Castino si trova in cima alle colline che dividono il Belbo dalla vallata della Bormida, sugli erti cucuzzoli dell'Alta Langa cuneese che guardano, all'orizzonte verso la piana, le più dolci colline dell'Astigiano. Castino, insieme alle Langhe intere, intendono valorizzare la propria storia, riconoscere la peculiarità culturale le ricchezze gastronomiche del proprio territorio condividendo, con coloro che sapranno apprezzarla, la loro grande risorsa: un ambiente unico in cui si mescolano, perfettamente integrandosi, attività umane e scenari naturali, tempi dell'uomo e spazi della natura.
I nostri panorami sono per coloro che amano gli spazi silenziosi, le passeggiate tra i boschi di castagni, l'odore del fieno, i ritmi lenti, le geometrie dei filari quasi pettinati, la vista di uno scoiattolo tra i noccioli o di una poiana in volo, le notti stellate...
La festa, giunta alla sua 11ª edizione, ha sempre riscosso grande successo in questi anni. Nata grazie all'intraprendenza del Gruppo Spontaneo delle Donne di Castino (costituito da donne castinesi e da donne svizzere residenti a Castino), è organizzata dalla Pro Loco, componente dell'Ente Turismo Alba, Bra, Langhe e Roero.

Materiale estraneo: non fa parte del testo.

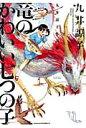 竜のかわいい七つの子 九井諒子作品集 (ビームコミックス) [ 九井諒子 ]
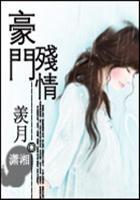 豪门残情(主角乔尹红白布)免费阅读无弹窗章节列表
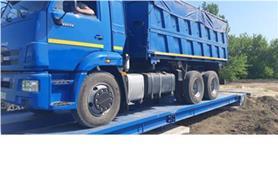 Взвешивание грузового автомобиля на автовесах ВАЛ
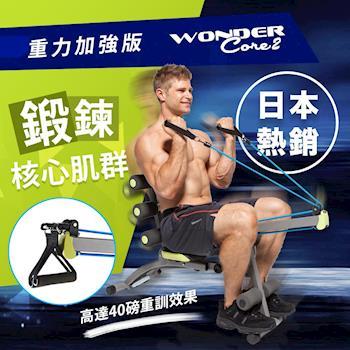 ★激殺買1送2 ★Wonder Core2 全能塑體健身機(重力加強版WC-83P附30分鐘教學光碟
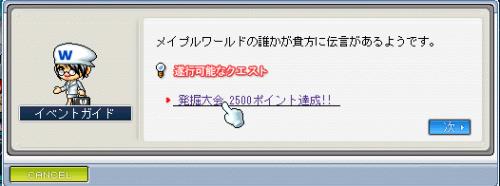 発掘大会2500ポイント達成!!報酬1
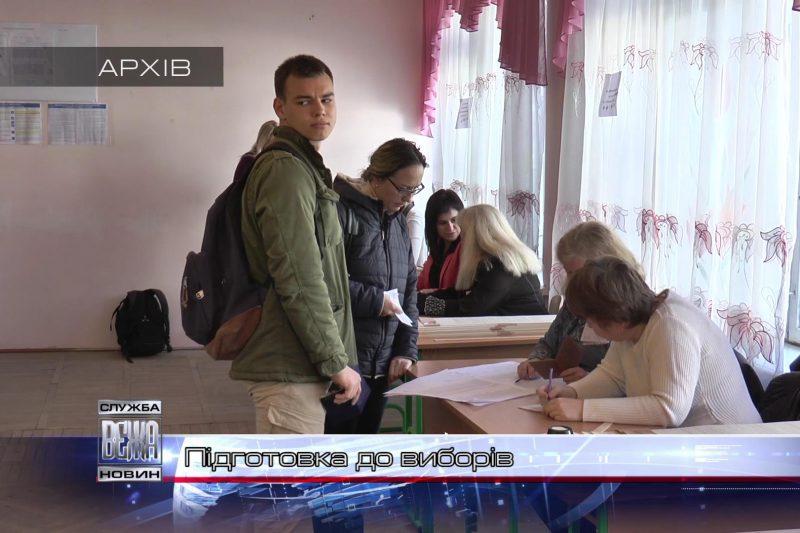 Івано-Франківськ готується до 2-го туру виборів Президента України (ВІДЕО)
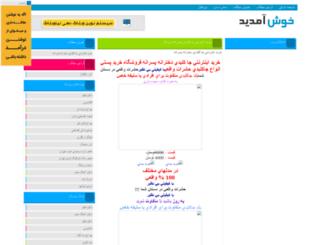 rezajamshidy.niloblog.com screenshot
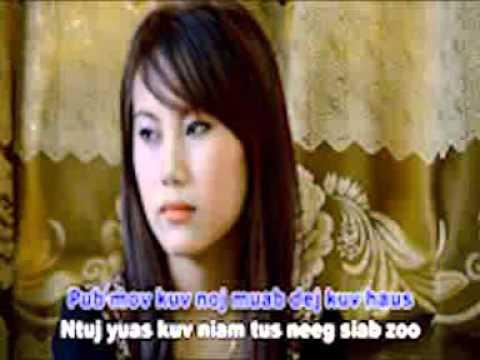 nkauj hli vwj vol 4 1  Niam lub txiaj ntsig (видео)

Tante e grandi novità anche in questa edizione. Programma: sabato 3 maggio, giornata dedicata ai bambini; ore 15,30, momenti di interazione e colpi di scena con il divertentissimo "Giullare" che animerà il pomeriggio con giochi musicali e strumenti mai visti. Apertura banco di beneficenza e distribuzione delle buonissime "Friciule". Ore 17, spettacolo di magia e fantasia... tutti diventano maghi, pirati e principesse per un giorno...; dopo lo spettacolo le giostre funzioneranno gratis, offerte dalla Pro Loco. Domenica 4, i "Fiori" protagonisti per le vie di Castino". Ore 9,30, apertura mercato dei fiori e piante; fiera commerciale e artigianato locale; apertura banco di beneficenza. Nel centro storico "Medioevo in fiore" rappresentato dal gruppo storico "Contrada S. Agostino" di Asti. Artigiani, artisti, hobbisti saranno lieti di mostrare e di creare sul momento le loro creazioni originali. Per le vie del paese: musica, trampolieri e giocolieri. "Profumi e Atmosfere": mostra della pittrice M. Teresa Lazzarino. "Trasparenza e Colori" mostra di Theresa Uhlmann; in esposizione lavori in vetrofusione, terracotta e dipinti. Ore 11,15, messa, celebrata dal parroco don Giovanni Battista Toso, animata dalla cantoria diretta dalla maestra Mariella Reggio e dalla processione offertoriale dei popolani di S. Agostino. Ore 16, grandiosa sfilata di carri floreali accompagnati dalle majorettes e dalla banda musicale "Folclore del Roero" di Vezza d'Alba. Nel corso del pomeriggio esibizione di deltaplani. Durante l'intera giornata saranno distribuite le famose "friciule"; degustazione di vini tipici e prodotti locali. Possibilità di pranzare presso: ristorante "Nuovo Orizzonte" (tel. 0173 824501), trattoria "Del Peso" (0173 84285) e trattoria "Dello Scorrone" (0141 88117); è gradita la prenotazione. Dal mattino a tarda sera si protrarrà la festa, tra mille profumi e colori per festeggiare la primavera in Langa.